** begin Records provided **

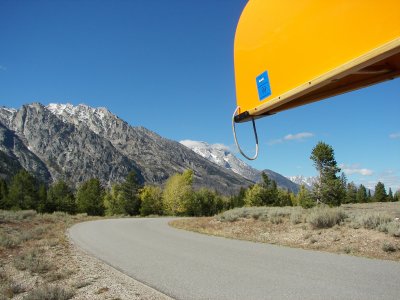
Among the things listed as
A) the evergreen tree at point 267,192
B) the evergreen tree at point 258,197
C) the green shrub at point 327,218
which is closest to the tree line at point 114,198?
the evergreen tree at point 258,197

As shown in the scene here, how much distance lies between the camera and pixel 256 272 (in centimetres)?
882

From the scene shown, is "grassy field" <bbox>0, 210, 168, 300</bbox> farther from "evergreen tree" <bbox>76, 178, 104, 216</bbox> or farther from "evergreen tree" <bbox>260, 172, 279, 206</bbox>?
"evergreen tree" <bbox>76, 178, 104, 216</bbox>

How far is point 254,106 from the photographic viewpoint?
2.72m

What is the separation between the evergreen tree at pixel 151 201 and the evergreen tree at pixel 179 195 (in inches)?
89.7

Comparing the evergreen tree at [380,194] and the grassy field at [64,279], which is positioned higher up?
the evergreen tree at [380,194]

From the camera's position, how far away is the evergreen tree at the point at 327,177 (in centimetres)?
3825

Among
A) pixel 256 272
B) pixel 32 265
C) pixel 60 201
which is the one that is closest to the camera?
pixel 256 272

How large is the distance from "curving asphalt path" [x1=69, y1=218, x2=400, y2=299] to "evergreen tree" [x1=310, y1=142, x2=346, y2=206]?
2731cm

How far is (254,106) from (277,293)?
5.30 metres

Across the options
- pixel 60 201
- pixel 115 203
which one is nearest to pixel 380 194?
pixel 115 203

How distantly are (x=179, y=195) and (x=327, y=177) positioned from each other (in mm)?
31393

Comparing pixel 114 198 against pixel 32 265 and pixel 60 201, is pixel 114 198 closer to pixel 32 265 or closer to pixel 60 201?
pixel 60 201

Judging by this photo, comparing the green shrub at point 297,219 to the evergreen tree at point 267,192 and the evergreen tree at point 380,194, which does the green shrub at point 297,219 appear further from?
the evergreen tree at point 380,194

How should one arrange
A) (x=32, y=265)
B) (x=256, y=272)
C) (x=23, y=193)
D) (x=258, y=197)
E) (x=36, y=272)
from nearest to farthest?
(x=256, y=272), (x=36, y=272), (x=32, y=265), (x=258, y=197), (x=23, y=193)
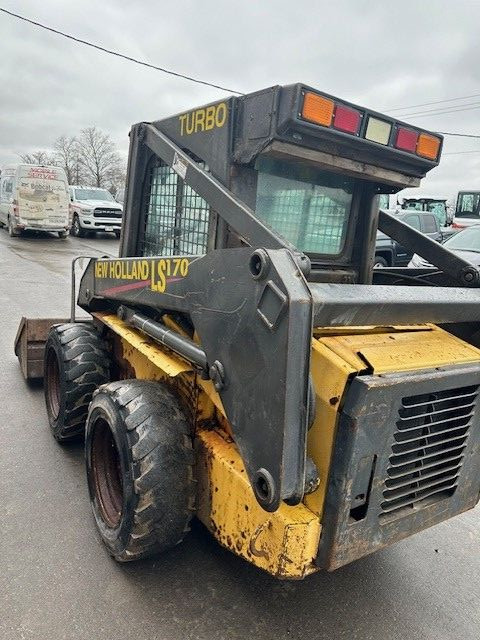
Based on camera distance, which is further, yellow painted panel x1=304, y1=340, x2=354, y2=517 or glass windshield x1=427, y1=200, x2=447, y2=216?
glass windshield x1=427, y1=200, x2=447, y2=216

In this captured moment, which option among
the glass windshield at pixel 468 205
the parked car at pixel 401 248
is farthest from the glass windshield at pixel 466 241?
the glass windshield at pixel 468 205

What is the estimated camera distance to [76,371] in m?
3.16

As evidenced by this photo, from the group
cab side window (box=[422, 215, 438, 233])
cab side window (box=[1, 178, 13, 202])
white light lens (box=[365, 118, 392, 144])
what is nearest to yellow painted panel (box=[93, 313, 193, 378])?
white light lens (box=[365, 118, 392, 144])

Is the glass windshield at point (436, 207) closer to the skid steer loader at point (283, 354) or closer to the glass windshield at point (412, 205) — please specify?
the glass windshield at point (412, 205)

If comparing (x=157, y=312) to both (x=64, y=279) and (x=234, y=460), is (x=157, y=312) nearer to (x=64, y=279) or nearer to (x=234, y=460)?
(x=234, y=460)

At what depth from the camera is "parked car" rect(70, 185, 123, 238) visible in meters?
18.6

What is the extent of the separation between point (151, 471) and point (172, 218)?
1437 mm

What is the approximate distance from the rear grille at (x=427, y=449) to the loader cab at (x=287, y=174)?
834 mm

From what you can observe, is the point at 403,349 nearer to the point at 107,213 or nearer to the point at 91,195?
the point at 107,213

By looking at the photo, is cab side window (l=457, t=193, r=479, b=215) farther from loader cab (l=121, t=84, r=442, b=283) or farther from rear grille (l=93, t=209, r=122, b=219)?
loader cab (l=121, t=84, r=442, b=283)

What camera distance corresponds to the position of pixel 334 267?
2.87m

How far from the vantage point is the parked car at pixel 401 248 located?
11883 millimetres

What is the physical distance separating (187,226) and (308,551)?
5.59 feet

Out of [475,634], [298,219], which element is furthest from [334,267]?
[475,634]
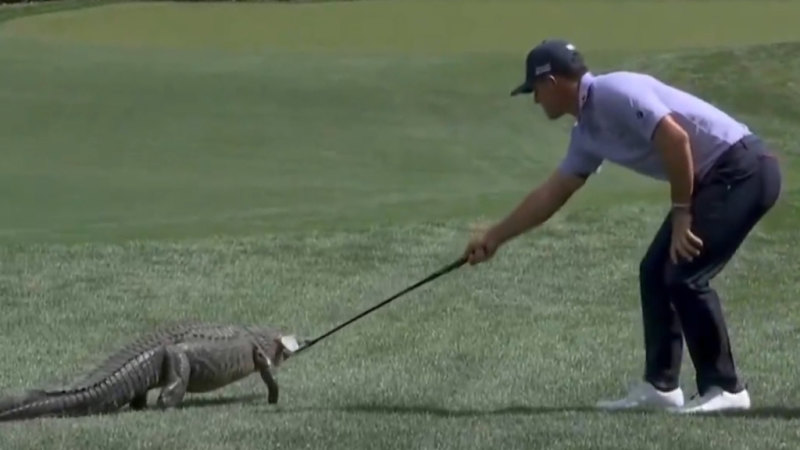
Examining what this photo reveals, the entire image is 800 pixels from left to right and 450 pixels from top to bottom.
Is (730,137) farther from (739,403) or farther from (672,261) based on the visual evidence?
(739,403)

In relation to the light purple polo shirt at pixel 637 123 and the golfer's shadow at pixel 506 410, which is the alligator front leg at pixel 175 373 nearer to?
the golfer's shadow at pixel 506 410

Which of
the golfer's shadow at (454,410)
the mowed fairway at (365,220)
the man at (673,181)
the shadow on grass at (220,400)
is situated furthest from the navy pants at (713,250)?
the shadow on grass at (220,400)

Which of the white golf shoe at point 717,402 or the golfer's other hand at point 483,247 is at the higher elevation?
the golfer's other hand at point 483,247

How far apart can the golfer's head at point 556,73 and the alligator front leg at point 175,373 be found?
1.60 metres

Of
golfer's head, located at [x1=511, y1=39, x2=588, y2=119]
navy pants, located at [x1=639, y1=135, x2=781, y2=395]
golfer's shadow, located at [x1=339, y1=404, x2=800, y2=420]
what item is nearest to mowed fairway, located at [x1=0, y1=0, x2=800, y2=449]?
golfer's shadow, located at [x1=339, y1=404, x2=800, y2=420]

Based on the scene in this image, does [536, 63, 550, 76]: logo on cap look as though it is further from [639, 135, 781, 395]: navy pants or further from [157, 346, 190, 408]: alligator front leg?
[157, 346, 190, 408]: alligator front leg

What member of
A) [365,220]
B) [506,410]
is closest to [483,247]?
[506,410]

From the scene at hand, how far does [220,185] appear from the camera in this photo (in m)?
13.0

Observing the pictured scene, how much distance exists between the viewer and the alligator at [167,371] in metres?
5.79

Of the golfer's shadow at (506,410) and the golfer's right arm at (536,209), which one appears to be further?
the golfer's right arm at (536,209)

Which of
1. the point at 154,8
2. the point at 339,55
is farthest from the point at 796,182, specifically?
the point at 154,8

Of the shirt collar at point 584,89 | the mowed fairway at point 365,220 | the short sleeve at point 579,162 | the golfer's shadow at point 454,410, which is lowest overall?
the mowed fairway at point 365,220

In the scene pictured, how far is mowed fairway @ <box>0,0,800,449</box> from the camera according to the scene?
5922mm

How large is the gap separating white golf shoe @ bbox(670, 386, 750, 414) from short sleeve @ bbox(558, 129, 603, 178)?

** end Records provided **

**What you need to do**
Write out all the entries word for word, but skip any images.

**Result of the exercise**
Among the things listed as
A) the evergreen tree at point 267,192
B) the evergreen tree at point 258,197
C) the green shrub at point 327,218
which is closest to the tree line at point 114,198?
the evergreen tree at point 258,197

As shown in the scene here, how much distance lies between the camera and pixel 256 272 (in centimetres)?
882

From the scene shown, is "grassy field" <bbox>0, 210, 168, 300</bbox> farther from "evergreen tree" <bbox>76, 178, 104, 216</bbox> or farther from "evergreen tree" <bbox>260, 172, 279, 206</bbox>?
"evergreen tree" <bbox>76, 178, 104, 216</bbox>

How far is point 254,106 from the photographic viewpoint?
2.72m

What is the separation between the evergreen tree at pixel 151 201 and the evergreen tree at pixel 179 195 (in inches)?
89.7

Comparing the evergreen tree at [380,194] and the grassy field at [64,279], which is positioned higher up?
the evergreen tree at [380,194]

From the camera's position, how far away is the evergreen tree at the point at 327,177 (in centimetres)?
3825

Among
A) pixel 256 272
B) pixel 32 265
C) pixel 60 201
which is the one that is closest to the camera?
pixel 256 272

How large is the distance from "curving asphalt path" [x1=69, y1=218, x2=400, y2=299] to "evergreen tree" [x1=310, y1=142, x2=346, y2=206]?
2731cm

How far is (254,106) from (277,293)?
5.30 metres

Across the options
- pixel 60 201
- pixel 115 203
which one is nearest to pixel 380 194?
pixel 115 203

How distantly are (x=179, y=195) and (x=327, y=177) positioned from each other (in mm)?
31393

Comparing pixel 114 198 against pixel 32 265 and pixel 60 201, is pixel 114 198 closer to pixel 32 265 or closer to pixel 60 201?
pixel 60 201

Judging by this photo, comparing the green shrub at point 297,219 to the evergreen tree at point 267,192 and the evergreen tree at point 380,194, which does the green shrub at point 297,219 appear further from?
the evergreen tree at point 380,194

How should one arrange
A) (x=32, y=265)
B) (x=256, y=272)
C) (x=23, y=193)
D) (x=258, y=197)
E) (x=36, y=272)
from nearest to farthest?
(x=256, y=272), (x=36, y=272), (x=32, y=265), (x=258, y=197), (x=23, y=193)
Based on camera distance, which is further, yellow painted panel x1=304, y1=340, x2=354, y2=517 or glass windshield x1=427, y1=200, x2=447, y2=216?
glass windshield x1=427, y1=200, x2=447, y2=216

In this captured moment, which option among
the glass windshield at pixel 468 205
the parked car at pixel 401 248
is farthest from the glass windshield at pixel 466 241?
the glass windshield at pixel 468 205

What is the estimated camera distance to [76,371] in m?
3.16

As evidenced by this photo, from the group
cab side window (box=[422, 215, 438, 233])
cab side window (box=[1, 178, 13, 202])
white light lens (box=[365, 118, 392, 144])
what is nearest to yellow painted panel (box=[93, 313, 193, 378])?
white light lens (box=[365, 118, 392, 144])

Is the glass windshield at point (436, 207) closer to the skid steer loader at point (283, 354) or closer to the glass windshield at point (412, 205) — please specify?
the glass windshield at point (412, 205)

If comparing (x=157, y=312) to both (x=64, y=279) and (x=234, y=460), is (x=157, y=312) nearer to (x=64, y=279) or nearer to (x=234, y=460)?
(x=234, y=460)

At what depth from the camera is "parked car" rect(70, 185, 123, 238) visible in meters?
18.6

What is the extent of the separation between point (151, 471) and point (172, 218)?
1437 mm

What is the approximate distance from the rear grille at (x=427, y=449) to the loader cab at (x=287, y=174)?
834 mm

From what you can observe, is the point at 403,349 nearer to the point at 107,213 or nearer to the point at 91,195?
the point at 107,213

By looking at the photo, is cab side window (l=457, t=193, r=479, b=215) farther from loader cab (l=121, t=84, r=442, b=283) or farther from rear grille (l=93, t=209, r=122, b=219)?
loader cab (l=121, t=84, r=442, b=283)

What camera distance corresponds to the position of pixel 334 267?
2.87m

How far from the vantage point is the parked car at pixel 401 248 located?
11883 millimetres

What is the physical distance separating (187,226) and (308,551)?
5.59 feet

Out of [475,634], [298,219], which element is furthest from [334,267]?
[475,634]
Examining what this photo reveals, the entire image is 800 pixels from left to right and 450 pixels from top to bottom.
Is (730,137) farther from (739,403) or farther from (672,261) based on the visual evidence?
(739,403)

In relation to the light purple polo shirt at pixel 637 123 and the golfer's shadow at pixel 506 410, which is the alligator front leg at pixel 175 373 nearer to?
the golfer's shadow at pixel 506 410

Which of
the golfer's shadow at (454,410)
the mowed fairway at (365,220)
the man at (673,181)
the shadow on grass at (220,400)
is situated furthest from the navy pants at (713,250)?
the shadow on grass at (220,400)

Which of the white golf shoe at point 717,402 or the golfer's other hand at point 483,247 is at the higher elevation?
the golfer's other hand at point 483,247

How far apart can the golfer's head at point 556,73 and the alligator front leg at point 175,373 be found?
1.60 metres

Of
golfer's head, located at [x1=511, y1=39, x2=588, y2=119]
navy pants, located at [x1=639, y1=135, x2=781, y2=395]
golfer's shadow, located at [x1=339, y1=404, x2=800, y2=420]
what item is nearest to mowed fairway, located at [x1=0, y1=0, x2=800, y2=449]?
golfer's shadow, located at [x1=339, y1=404, x2=800, y2=420]

Based on the scene in this image, does [536, 63, 550, 76]: logo on cap look as though it is further from [639, 135, 781, 395]: navy pants or further from [157, 346, 190, 408]: alligator front leg?
[157, 346, 190, 408]: alligator front leg

What member of
A) [365,220]
B) [506,410]
is closest to [483,247]?
[506,410]

From the scene at hand, how far does [220,185] appear from the camera in this photo (in m)?
13.0

Observing the pictured scene, how much distance exists between the viewer and the alligator at [167,371] in metres?
5.79

Of the golfer's shadow at (506,410) and the golfer's right arm at (536,209), which one appears to be further?
the golfer's right arm at (536,209)

Which of
1. the point at 154,8
2. the point at 339,55
is farthest from the point at 796,182, specifically?
the point at 154,8

Of the shirt collar at point 584,89 | the mowed fairway at point 365,220 | the short sleeve at point 579,162 | the golfer's shadow at point 454,410, which is lowest overall?
the mowed fairway at point 365,220

In the scene pictured, how far is mowed fairway @ <box>0,0,800,449</box> from the camera according to the scene?
5922mm

How large is the gap separating white golf shoe @ bbox(670, 386, 750, 414) from short sleeve @ bbox(558, 129, 603, 178)?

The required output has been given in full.